New Tool Helps P/C Insurers Manage Volatility of Catastrophe Models

February 1, 2012

A new risk management tool promises to help insurance companies understand wide swings in loss estimates from traditional catastrophe models and better plan for large loss events.

Karen Clark & Co. (KCC), founded by a woman who pioneered in catastrophe models and catastrophe risk management, has launched a new risk management tool that it calls Characteristic Events (CEs). CEs are defined-probability events created for specific peril regions that provide a wealth of information to insurance companies. The events are developed for the return periods of most interest to insurers, such as 1-in-100 and 1-in-250.

Clark said the information garnered through the CE compensates for some of the “inherent limitations” of traditional catastrophe models used by insurers.

“After working with dozens of companies over the past several years, we found the fundamental requirements for effective catastrophe risk management are stable sets of events to represent large loss potential and consistent yardsticks for measuring and monitoring risk,” said Karen Clark, president and CEO, of Boston-based KCC.

“This is what companies are looking for because, while catastrophe models perform many functions and provide a lot of numbers, the models can be problematic for risk management decision-making when the loss estimates swing widely from model to model and update to update,” she said.

Volatility in cat model estimates has been on the minds of P/C executives since modeling from RMS last year released a new hurricane model, version 11, that dramatically changed estimates of potential hurricane losses around the country.

Clark has in the past been critical of what she sees as industry over-reliance upon traditional catastrophe models.

Other cat model executives, including Bill Keogh, president of EQECAT Inc, have also called for better understanding of what the models can and can’t do. AIR Worldwide CEO Ming Lee has said some carriers and rating agencies may be misapplying cat models.

Clark said that by remaining constant year to year, CEs provide “more stable risk metrics for day-to-day underwriting and pricing decisions and monitoring the effectiveness of risk management strategies over time.”

The CEs can be used on their own or as a complement to the models.

How the CE Approach Works

Using the same scientific data underlying the catastrophe models, KCC creates CE intensity “footprints” to represent the event characteristic of the selected return periods and for specific regions. For example, in Florida, the 100-year CE will be representative of a Category 5 hurricane while in the Northeast, the 100-year CE will be representative of a Category 3 storm.

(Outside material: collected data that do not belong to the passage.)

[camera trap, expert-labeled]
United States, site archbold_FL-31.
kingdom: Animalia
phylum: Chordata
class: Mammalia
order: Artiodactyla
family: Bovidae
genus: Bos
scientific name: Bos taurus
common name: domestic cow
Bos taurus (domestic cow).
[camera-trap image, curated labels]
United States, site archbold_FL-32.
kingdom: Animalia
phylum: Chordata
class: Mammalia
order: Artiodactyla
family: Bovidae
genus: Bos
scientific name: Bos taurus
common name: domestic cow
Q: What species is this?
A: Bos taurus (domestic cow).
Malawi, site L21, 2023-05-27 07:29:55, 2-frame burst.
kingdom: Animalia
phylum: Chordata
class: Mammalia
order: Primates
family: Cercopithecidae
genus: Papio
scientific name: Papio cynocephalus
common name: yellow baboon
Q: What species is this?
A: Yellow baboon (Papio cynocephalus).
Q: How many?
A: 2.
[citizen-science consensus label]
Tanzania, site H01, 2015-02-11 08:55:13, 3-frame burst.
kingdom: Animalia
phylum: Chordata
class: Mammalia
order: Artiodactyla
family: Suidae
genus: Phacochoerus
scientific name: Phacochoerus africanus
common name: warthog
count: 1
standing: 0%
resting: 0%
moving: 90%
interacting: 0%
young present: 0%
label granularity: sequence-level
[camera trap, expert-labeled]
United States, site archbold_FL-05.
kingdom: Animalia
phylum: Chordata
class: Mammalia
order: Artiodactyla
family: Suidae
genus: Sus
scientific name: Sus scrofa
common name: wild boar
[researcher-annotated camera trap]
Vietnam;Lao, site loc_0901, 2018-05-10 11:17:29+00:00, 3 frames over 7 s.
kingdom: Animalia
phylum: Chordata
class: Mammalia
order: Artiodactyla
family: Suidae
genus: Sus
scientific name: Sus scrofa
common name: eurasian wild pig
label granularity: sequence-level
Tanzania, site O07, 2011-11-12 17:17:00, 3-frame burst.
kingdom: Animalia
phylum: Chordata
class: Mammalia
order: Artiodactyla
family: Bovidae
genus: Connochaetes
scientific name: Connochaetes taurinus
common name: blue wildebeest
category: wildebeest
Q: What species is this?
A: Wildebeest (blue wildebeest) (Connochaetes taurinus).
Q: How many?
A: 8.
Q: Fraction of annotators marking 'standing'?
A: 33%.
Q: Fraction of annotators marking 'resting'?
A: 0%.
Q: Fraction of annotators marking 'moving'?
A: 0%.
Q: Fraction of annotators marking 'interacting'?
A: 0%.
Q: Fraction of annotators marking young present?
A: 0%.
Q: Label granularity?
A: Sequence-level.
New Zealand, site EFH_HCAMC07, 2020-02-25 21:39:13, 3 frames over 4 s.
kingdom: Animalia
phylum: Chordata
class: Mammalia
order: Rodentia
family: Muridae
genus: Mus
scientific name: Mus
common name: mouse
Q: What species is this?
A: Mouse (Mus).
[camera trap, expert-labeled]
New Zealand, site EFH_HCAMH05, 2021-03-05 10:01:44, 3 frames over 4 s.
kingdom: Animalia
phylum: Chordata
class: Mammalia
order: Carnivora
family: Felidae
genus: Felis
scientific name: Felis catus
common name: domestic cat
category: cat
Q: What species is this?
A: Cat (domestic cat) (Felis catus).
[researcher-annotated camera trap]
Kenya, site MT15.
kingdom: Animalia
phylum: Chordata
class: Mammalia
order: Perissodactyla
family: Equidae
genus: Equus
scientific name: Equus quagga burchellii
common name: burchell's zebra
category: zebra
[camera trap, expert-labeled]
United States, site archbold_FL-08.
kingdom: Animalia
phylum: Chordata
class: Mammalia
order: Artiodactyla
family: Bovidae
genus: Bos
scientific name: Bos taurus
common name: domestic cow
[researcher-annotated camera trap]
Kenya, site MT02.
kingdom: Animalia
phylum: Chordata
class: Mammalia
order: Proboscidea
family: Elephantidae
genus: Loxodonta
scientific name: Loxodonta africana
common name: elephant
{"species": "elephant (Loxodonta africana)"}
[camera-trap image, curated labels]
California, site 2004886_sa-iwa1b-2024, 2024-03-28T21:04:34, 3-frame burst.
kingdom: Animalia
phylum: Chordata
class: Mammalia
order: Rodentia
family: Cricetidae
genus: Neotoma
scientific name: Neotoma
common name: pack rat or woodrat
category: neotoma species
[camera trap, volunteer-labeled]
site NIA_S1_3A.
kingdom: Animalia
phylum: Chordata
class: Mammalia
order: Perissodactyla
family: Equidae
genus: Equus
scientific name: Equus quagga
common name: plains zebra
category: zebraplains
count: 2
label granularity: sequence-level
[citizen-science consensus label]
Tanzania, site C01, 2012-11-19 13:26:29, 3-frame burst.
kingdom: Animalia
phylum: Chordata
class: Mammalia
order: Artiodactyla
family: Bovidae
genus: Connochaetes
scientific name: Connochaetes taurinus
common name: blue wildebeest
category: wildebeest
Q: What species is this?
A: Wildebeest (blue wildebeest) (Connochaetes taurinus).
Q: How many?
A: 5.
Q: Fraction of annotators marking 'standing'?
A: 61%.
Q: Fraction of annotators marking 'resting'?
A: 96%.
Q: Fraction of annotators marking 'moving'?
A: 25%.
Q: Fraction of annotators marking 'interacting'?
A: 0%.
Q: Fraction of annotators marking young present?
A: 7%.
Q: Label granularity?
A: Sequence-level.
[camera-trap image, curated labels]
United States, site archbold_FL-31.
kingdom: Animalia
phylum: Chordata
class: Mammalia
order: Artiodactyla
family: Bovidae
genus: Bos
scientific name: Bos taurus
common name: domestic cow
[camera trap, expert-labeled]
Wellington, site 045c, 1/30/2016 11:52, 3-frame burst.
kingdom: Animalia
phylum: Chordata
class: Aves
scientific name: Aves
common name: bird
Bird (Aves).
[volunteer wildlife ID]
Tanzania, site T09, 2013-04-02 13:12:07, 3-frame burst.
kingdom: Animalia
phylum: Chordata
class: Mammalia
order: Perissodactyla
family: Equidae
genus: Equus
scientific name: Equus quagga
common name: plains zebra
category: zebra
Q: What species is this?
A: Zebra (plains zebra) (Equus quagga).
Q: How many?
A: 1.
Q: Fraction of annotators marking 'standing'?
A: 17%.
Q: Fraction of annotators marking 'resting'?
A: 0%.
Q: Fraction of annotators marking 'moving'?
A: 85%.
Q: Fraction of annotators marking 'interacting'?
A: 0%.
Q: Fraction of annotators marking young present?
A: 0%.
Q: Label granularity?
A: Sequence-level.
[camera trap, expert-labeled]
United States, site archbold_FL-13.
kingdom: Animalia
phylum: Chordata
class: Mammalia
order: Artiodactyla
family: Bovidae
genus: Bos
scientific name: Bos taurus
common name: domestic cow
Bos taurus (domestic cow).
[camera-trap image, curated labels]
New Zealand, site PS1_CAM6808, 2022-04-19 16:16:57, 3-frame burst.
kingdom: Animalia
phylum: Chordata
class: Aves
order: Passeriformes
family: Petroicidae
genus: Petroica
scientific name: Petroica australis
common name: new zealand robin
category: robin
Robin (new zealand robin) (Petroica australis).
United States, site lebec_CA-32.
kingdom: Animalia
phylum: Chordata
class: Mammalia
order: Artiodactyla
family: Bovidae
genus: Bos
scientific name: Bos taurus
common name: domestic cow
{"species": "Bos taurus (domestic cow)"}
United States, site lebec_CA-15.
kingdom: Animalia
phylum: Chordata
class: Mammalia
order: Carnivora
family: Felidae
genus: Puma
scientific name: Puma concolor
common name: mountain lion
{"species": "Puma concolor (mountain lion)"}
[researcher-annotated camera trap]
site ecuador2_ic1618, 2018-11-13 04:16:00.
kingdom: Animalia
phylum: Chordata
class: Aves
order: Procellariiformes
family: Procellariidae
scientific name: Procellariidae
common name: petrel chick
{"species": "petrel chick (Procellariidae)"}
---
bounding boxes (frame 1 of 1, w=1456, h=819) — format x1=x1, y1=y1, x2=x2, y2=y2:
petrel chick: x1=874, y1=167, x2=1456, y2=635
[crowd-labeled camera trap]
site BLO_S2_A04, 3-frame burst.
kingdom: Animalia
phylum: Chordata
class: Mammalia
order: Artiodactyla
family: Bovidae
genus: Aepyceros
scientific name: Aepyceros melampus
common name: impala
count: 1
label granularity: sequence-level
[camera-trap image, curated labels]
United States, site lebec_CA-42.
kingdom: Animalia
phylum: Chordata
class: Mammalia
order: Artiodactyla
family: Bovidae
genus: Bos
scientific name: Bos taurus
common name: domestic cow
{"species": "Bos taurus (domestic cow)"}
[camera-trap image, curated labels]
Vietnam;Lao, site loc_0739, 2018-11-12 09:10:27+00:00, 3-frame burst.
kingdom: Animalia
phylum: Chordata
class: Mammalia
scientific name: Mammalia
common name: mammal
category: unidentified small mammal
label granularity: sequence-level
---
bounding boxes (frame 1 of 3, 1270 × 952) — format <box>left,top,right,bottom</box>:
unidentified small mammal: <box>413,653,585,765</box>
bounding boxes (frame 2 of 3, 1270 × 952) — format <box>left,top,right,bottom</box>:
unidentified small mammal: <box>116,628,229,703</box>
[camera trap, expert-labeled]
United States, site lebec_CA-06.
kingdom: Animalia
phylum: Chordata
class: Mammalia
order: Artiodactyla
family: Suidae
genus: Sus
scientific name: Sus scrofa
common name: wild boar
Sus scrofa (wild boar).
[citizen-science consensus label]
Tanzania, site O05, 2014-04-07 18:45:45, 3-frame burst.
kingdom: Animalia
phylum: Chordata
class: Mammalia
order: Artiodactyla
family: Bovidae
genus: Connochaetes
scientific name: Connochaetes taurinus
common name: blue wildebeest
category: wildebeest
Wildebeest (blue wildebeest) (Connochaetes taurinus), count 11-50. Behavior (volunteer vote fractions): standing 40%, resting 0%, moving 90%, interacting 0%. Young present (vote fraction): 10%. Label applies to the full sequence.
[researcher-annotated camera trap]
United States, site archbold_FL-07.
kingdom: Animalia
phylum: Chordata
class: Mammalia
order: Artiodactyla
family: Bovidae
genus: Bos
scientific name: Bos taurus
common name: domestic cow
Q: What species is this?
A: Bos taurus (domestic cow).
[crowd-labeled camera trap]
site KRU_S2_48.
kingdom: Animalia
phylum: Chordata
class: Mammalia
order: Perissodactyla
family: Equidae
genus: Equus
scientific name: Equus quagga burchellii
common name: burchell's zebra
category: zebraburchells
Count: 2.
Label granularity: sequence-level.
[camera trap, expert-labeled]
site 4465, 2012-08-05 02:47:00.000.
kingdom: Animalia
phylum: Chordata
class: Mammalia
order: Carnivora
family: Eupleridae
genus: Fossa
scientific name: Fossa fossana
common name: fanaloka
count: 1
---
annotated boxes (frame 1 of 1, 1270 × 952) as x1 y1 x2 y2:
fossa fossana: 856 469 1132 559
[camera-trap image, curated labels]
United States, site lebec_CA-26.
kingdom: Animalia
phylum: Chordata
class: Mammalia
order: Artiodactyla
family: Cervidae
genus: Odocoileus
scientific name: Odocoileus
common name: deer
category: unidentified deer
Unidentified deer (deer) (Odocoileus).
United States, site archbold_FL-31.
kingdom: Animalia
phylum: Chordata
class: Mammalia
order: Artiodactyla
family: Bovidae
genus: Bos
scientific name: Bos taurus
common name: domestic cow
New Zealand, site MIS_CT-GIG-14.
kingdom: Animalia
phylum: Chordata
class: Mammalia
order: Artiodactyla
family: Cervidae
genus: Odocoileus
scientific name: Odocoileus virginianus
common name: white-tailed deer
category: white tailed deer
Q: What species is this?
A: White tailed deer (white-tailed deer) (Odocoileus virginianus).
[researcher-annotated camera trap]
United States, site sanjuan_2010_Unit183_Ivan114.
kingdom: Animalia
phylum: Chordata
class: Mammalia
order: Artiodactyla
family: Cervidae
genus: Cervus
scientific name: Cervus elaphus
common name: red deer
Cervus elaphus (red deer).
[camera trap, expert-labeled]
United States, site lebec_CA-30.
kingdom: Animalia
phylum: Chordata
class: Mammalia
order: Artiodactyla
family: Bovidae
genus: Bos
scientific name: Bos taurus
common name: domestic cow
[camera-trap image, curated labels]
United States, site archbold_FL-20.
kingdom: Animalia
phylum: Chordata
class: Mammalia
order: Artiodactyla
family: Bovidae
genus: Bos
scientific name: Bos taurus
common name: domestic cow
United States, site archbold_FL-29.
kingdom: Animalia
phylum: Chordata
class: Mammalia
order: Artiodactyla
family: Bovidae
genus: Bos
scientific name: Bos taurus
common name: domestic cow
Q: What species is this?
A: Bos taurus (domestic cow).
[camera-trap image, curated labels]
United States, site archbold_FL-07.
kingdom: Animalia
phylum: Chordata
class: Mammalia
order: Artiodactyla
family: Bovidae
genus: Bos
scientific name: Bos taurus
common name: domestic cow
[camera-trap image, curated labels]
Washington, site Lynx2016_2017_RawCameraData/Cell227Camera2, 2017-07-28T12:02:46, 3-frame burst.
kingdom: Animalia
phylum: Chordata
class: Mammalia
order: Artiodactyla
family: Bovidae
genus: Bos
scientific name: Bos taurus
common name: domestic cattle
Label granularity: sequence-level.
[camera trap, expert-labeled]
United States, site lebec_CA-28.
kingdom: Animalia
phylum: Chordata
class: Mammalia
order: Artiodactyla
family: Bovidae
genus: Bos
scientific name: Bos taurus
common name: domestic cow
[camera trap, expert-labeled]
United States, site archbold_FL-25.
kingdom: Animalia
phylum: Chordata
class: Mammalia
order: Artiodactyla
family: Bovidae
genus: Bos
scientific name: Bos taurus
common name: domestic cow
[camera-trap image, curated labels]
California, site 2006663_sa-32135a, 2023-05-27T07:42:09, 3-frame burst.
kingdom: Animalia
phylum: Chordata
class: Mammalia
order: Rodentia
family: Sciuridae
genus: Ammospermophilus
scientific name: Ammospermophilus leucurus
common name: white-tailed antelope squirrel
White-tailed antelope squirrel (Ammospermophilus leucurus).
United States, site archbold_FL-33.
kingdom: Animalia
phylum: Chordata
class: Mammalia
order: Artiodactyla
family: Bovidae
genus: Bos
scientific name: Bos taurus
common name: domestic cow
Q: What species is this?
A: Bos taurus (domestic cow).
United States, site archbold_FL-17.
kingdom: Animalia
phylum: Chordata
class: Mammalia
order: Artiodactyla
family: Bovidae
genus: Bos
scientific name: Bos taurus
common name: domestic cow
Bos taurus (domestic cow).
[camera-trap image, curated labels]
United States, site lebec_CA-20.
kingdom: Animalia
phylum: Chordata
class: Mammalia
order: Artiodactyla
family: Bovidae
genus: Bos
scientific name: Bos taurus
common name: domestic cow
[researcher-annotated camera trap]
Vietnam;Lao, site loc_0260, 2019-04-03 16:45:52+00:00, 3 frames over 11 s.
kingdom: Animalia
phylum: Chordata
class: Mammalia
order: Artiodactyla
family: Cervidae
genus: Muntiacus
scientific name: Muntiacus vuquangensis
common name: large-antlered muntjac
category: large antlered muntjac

These footprints are superimposed on company exposures, and damage functions by occupancy and construction are applied to estimate the losses.

For each exposed region, KCC floats the CE footprints to make sure that all exposed properties are covered and the resulting patterns of risk are smooth and logical, particularly at high resolution. Because the catastrophe models generate random events, the underlying pattern of risk at high resolution can be erratic and anomalous, according to Clark, who says model-generated ZIP code and location level losses are “particularly volatile.”

Clark said much of the volatility in the model-generated loss estimates is due to noise from uncertainty and changing assumptions in the hazard component of the models. She said CEs eliminate this volatility by keeping the events constant. The CE footprints change “only if there is tangible scientific evidence that significantly alters the consensus view of risk in a particular peril region.”

Because CEs remain constant and are the same across companies, they provide a “common currency” for comparing and monitoring catastrophe risk, according to KCC, which also says because they are transparent, the CE footprints can be peer reviewed by internal and external experts.

How Companies are Using CEs

Insurers can use CEs to accomplish multiple objectives, according to KCC:

  • CEs provide a transparent view of the risk so companies can better understand their exposures, and they are model-independent scientific benchmarks for testing the model loss estimates. By comparing the CE estimates to the model-generated estimates, insurance companies can determine if any models are outliers for their books of business and which models are more credible in various peril regions. In addition, the model estimates can be compared to those of the CEs by region to determine appropriate model-blending weights.
  • Rating agencies and regulators have growing expectations with respect to how well companies understand and can explain their catastrophe loss potential. KCC said CEs provide additional information companies can use to support their risk management decisions to external stakeholders as well as for effective internal communication.
  • Also, CEs can be used on their own or in conjunction with the models as yardsticks for monitoring risk and the effectiveness of risk mitigation strategies. CE losses can be monitored at the corporate level and drilled down to individual business units, lines of business, policies and locations.

Clark said the industry response to CEs has been “overwhelmingly positive because companies now have an additional scientific method for assessing and managing catastrophe risk which is healthy for a competitive market.”

“Catastrophe losses now dominate many of the property lines, and will continue to grow, so the more credible scientific information that can be brought to bear on risk management decisions, the better,” she said.

Currently available for U.S. hurricane, future versions of CEs will address earthquakes and other perils, according to KCC.